During the period of his presidency, Dmitry Medvedev has not achieved any significant results and, in fact, remained President in a “technical” sense12. The results of sociological research clearly reflect the dynamics of public opinion concerning its work: in the period from 2007 to 2011, his credibility dropped by 6–13 p.p. in all sociodemographic categories (insert 2).
However, despite the many economic difficulties that Russia experienced in 2008– 2012, Dmitry Medvedev managed to fulfil his main task – to maintain the strategic course pursued by V. Putin and to hand him the presidency in 2012.
Vladimir Putin’s third presidential term began in May 2012 in difficult and contradictory conditions. On the one hand, Putin had the support of society, which by that time had already formed a need for a qualitatively new level of life. Putin was waited for and people pinned on him their hopes for a new round of economic well-being – the same as was in the mid-2000s. On the other hand, the four years of D. Medvedev’s presidency consolidated the position of the liberal-minded elite in power. In fact, Medvedev chose the people surrounding him both as President (2008– 2012) and as Prime Minister (since 2012 and up to the present).
In the beginning of Putin’s third presidency, political scientists began to note that Vladimir Putin started to “quietly push the liberal party away”, although, as some experts forecasted, “he cannot oust it completely, because he would become a hostage to the siloviki (a Russian word for politicians from the security or military services who came into power), on the one hand, and on the other hand, he would quarrel with the West”13. Nevertheless, the events of 2013–2015 showed that it is not a problem for Putin to “quarrel with the West”. In September 2013, in his speech at the meeting of the Valdai International Discussion Club, he virtually declared Russia the center of the Eurasian integration.
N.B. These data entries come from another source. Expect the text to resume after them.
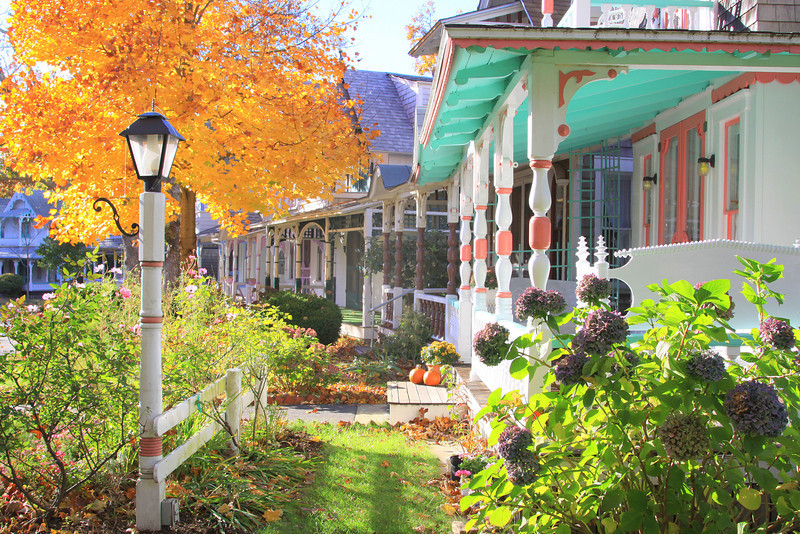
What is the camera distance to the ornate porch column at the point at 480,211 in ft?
24.0

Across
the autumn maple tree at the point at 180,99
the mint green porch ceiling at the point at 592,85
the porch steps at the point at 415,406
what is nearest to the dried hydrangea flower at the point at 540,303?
the mint green porch ceiling at the point at 592,85

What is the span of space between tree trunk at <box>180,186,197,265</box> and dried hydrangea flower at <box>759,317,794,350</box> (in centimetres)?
1092

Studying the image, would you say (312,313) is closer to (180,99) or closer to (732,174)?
(180,99)

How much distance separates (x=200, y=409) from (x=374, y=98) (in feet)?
62.9

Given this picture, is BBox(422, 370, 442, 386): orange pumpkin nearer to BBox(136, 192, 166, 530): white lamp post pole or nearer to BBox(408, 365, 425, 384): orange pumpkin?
BBox(408, 365, 425, 384): orange pumpkin

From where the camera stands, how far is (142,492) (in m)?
4.18

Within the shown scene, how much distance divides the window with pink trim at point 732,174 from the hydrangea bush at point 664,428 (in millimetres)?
4110

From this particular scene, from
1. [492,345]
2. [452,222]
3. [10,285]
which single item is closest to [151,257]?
[492,345]

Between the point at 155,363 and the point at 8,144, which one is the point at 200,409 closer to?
the point at 155,363

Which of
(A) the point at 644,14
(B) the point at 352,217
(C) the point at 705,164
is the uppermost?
(A) the point at 644,14

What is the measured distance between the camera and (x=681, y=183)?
25.1 ft

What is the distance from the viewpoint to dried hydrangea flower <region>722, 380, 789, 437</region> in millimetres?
2234

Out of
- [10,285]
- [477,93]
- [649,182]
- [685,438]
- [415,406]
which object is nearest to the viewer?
[685,438]

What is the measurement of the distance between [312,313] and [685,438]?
11.6 m
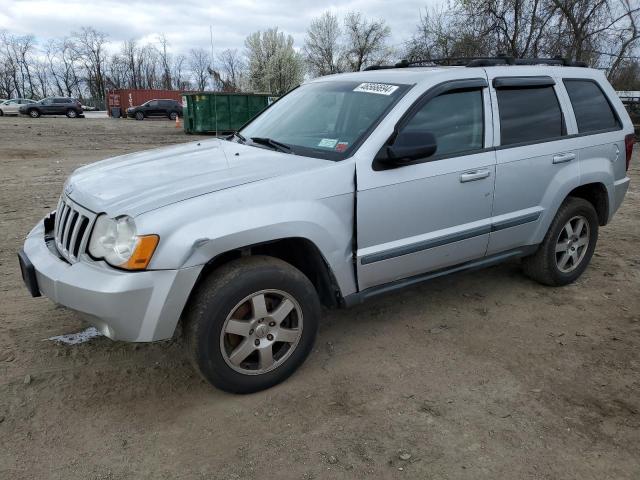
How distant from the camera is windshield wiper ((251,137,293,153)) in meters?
3.41

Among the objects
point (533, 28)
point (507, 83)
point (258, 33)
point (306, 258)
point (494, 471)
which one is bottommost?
point (494, 471)

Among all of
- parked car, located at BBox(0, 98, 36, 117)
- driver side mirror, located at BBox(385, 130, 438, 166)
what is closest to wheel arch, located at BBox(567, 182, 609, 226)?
driver side mirror, located at BBox(385, 130, 438, 166)

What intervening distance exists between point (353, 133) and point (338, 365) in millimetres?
1466

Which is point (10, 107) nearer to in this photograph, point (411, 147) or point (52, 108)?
point (52, 108)

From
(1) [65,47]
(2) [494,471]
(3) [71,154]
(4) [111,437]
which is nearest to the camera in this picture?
(2) [494,471]

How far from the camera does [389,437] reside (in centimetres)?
263

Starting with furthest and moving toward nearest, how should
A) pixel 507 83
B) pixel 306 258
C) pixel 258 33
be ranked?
1. pixel 258 33
2. pixel 507 83
3. pixel 306 258

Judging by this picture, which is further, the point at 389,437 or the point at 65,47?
the point at 65,47

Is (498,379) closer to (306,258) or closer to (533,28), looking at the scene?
(306,258)

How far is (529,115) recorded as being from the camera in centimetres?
395

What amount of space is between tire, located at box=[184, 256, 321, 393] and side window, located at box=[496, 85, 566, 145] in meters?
1.95

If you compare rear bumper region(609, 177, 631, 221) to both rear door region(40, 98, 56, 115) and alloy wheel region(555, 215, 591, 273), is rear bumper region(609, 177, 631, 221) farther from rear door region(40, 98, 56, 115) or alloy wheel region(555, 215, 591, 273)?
rear door region(40, 98, 56, 115)

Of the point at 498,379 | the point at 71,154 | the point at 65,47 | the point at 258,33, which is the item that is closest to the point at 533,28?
the point at 71,154

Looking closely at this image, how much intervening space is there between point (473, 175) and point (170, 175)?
1965 mm
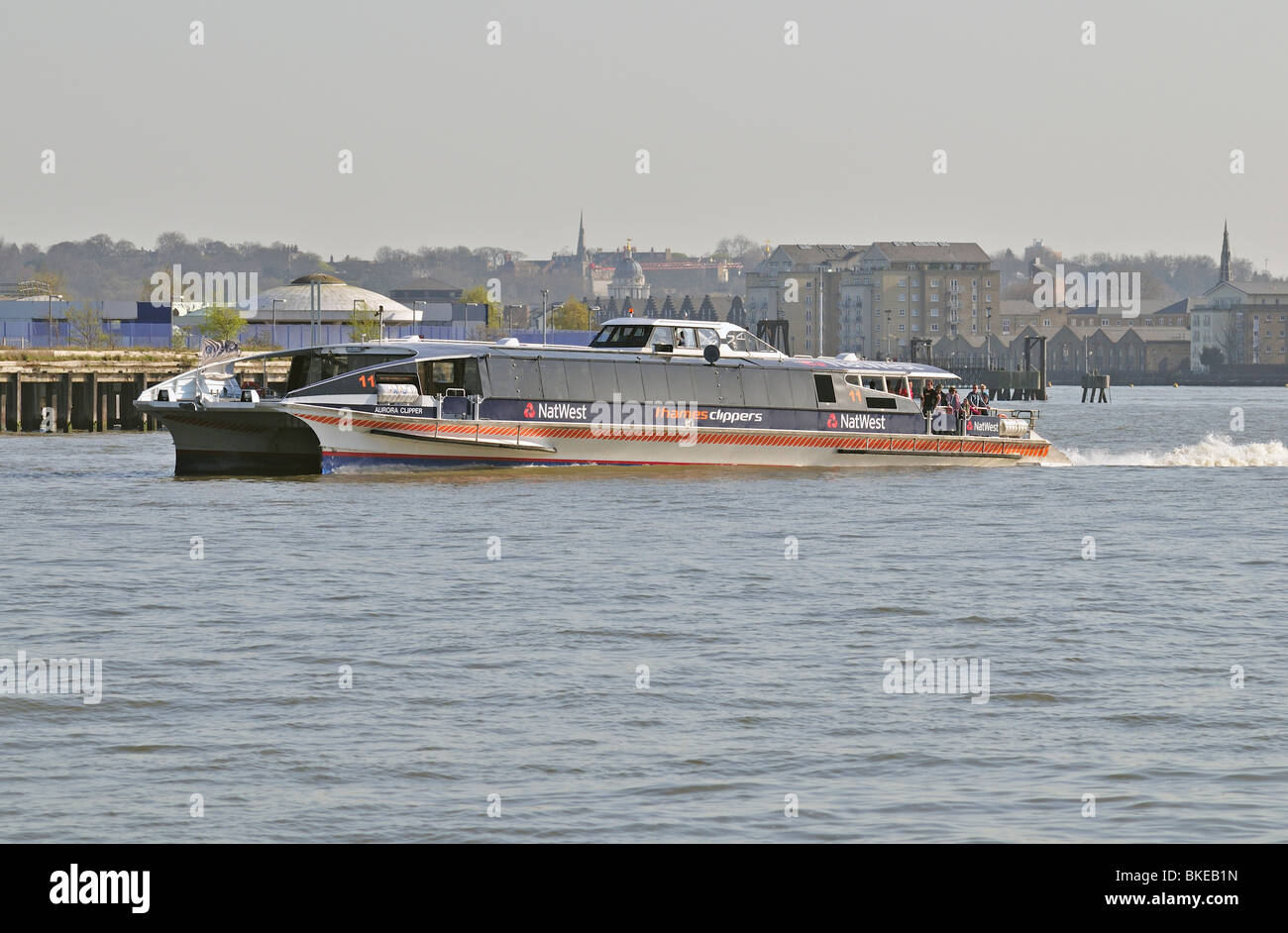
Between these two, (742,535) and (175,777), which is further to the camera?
(742,535)

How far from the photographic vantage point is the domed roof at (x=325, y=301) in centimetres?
15362

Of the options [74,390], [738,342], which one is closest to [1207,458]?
[738,342]

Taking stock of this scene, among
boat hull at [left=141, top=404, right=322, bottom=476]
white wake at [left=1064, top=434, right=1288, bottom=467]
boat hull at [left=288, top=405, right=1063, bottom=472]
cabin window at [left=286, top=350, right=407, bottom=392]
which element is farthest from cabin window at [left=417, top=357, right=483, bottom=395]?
white wake at [left=1064, top=434, right=1288, bottom=467]

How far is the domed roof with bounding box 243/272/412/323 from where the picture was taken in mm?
153625

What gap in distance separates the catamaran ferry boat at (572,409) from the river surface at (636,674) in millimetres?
6873

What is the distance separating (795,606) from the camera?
23.0 meters

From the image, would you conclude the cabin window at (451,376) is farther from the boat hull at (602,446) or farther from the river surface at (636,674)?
the river surface at (636,674)

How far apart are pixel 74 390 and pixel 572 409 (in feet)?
118

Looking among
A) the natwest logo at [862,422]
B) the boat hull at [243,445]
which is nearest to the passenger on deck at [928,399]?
the natwest logo at [862,422]

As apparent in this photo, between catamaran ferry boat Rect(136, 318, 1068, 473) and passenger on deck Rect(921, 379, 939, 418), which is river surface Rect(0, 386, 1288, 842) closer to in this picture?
catamaran ferry boat Rect(136, 318, 1068, 473)

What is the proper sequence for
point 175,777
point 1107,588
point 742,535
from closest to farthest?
point 175,777 → point 1107,588 → point 742,535

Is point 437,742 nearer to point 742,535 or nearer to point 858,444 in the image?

The Ukrainian conflict, which followed thereafter and which had its peak in 2014, led to the increased tension in relations between Russia and the United States to the extent that many compared this period to a new round of the “cold war”14.
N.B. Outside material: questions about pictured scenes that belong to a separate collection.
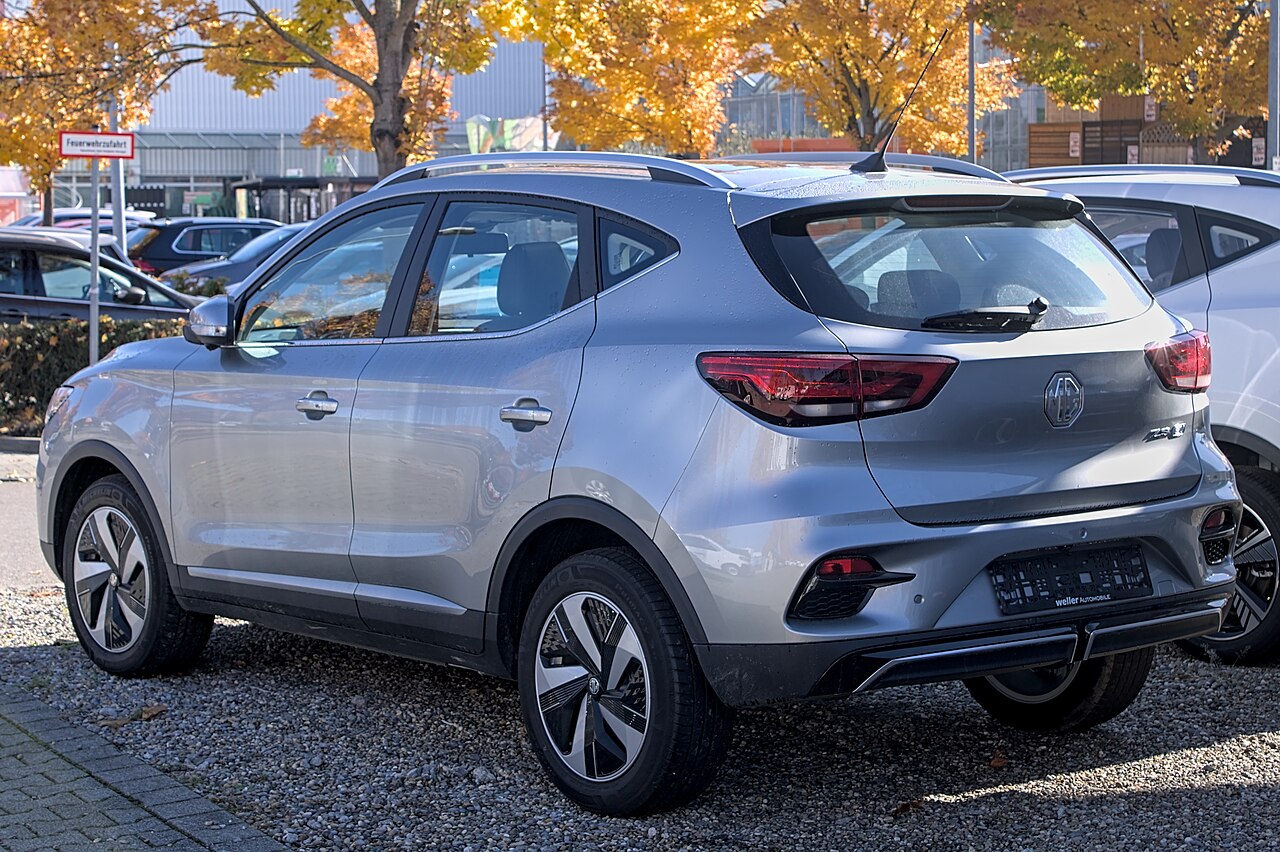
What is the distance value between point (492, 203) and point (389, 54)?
14663 millimetres

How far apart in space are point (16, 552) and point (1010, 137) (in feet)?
160

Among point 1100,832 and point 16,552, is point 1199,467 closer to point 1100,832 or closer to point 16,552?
point 1100,832

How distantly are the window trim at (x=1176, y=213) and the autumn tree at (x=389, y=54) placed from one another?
13.0 m

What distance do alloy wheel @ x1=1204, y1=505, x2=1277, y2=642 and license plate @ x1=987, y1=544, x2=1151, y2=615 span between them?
212 centimetres

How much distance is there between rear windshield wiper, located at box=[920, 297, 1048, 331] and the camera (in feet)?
14.5

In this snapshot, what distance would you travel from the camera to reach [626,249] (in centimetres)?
489

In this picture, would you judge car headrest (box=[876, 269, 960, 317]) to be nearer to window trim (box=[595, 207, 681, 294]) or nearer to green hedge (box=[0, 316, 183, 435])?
window trim (box=[595, 207, 681, 294])

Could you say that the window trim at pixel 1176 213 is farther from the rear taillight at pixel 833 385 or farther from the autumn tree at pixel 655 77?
the autumn tree at pixel 655 77

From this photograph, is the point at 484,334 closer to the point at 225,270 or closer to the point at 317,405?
the point at 317,405

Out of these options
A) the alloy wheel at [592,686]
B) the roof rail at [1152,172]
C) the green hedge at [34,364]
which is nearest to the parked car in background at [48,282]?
the green hedge at [34,364]

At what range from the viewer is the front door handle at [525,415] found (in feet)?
15.9

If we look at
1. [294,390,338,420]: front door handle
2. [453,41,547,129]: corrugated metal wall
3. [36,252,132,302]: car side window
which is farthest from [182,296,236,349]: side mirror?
[453,41,547,129]: corrugated metal wall

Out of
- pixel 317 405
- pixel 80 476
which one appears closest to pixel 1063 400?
pixel 317 405

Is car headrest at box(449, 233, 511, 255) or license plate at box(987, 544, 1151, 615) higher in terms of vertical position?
car headrest at box(449, 233, 511, 255)
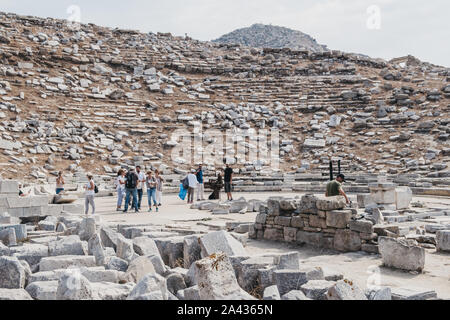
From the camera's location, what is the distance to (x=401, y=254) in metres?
7.25

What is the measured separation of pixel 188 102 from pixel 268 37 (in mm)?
55522

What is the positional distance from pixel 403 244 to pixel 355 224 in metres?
1.46

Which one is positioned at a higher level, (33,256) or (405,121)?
(405,121)

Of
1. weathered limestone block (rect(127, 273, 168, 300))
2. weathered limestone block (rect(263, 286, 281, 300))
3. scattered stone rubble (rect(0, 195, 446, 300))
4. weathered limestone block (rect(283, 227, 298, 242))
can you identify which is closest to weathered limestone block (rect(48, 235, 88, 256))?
scattered stone rubble (rect(0, 195, 446, 300))

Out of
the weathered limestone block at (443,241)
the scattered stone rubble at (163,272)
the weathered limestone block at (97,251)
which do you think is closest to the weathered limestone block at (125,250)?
the scattered stone rubble at (163,272)

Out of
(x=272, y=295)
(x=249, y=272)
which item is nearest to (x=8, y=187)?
(x=249, y=272)

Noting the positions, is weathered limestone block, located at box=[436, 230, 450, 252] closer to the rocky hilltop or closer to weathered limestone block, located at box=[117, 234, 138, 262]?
weathered limestone block, located at box=[117, 234, 138, 262]

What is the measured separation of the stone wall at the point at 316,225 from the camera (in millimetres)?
8617

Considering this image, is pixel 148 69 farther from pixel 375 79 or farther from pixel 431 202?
pixel 431 202

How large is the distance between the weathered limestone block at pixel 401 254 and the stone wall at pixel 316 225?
2.75 ft

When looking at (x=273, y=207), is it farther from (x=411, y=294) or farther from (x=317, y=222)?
(x=411, y=294)
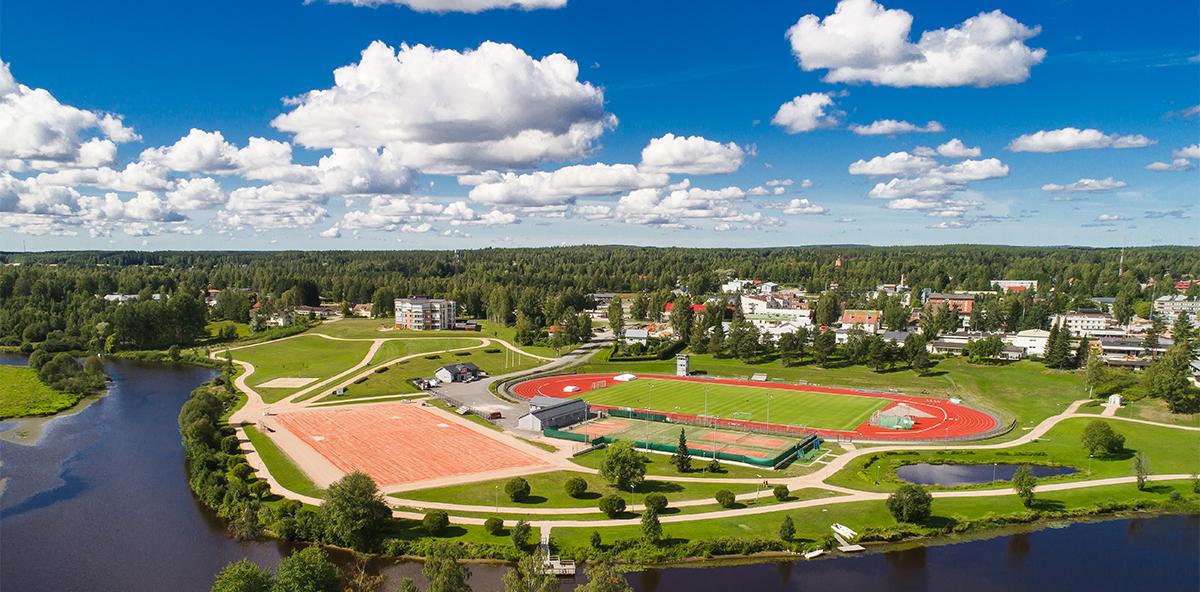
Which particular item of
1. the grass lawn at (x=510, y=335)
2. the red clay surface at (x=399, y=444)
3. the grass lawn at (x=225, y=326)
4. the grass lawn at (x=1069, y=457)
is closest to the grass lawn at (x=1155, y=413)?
the grass lawn at (x=1069, y=457)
As a result of confrontation with the United States, even in difficult economic conditions caused by the global financial crisis, sanctions, and the remaining raw-materials-exporting model of the economy, Putin has managed to achieve one of the two conditions, which experts have noted as necessary for the industrial breakthrough, and which Putin had been expected to achieve in early 2012 – he was able to provide a “guarantee of national sovereignty”15.
This can be considered one of the main results of the third four years of Vladimir Putin’s presidency. “Strengthening the support of the authorities at the expense of foreign policy and the struggle for national interests is no doubt an important direction, and Vladimir Putin has taken the winning position in this field in the eyes of public opinion”16.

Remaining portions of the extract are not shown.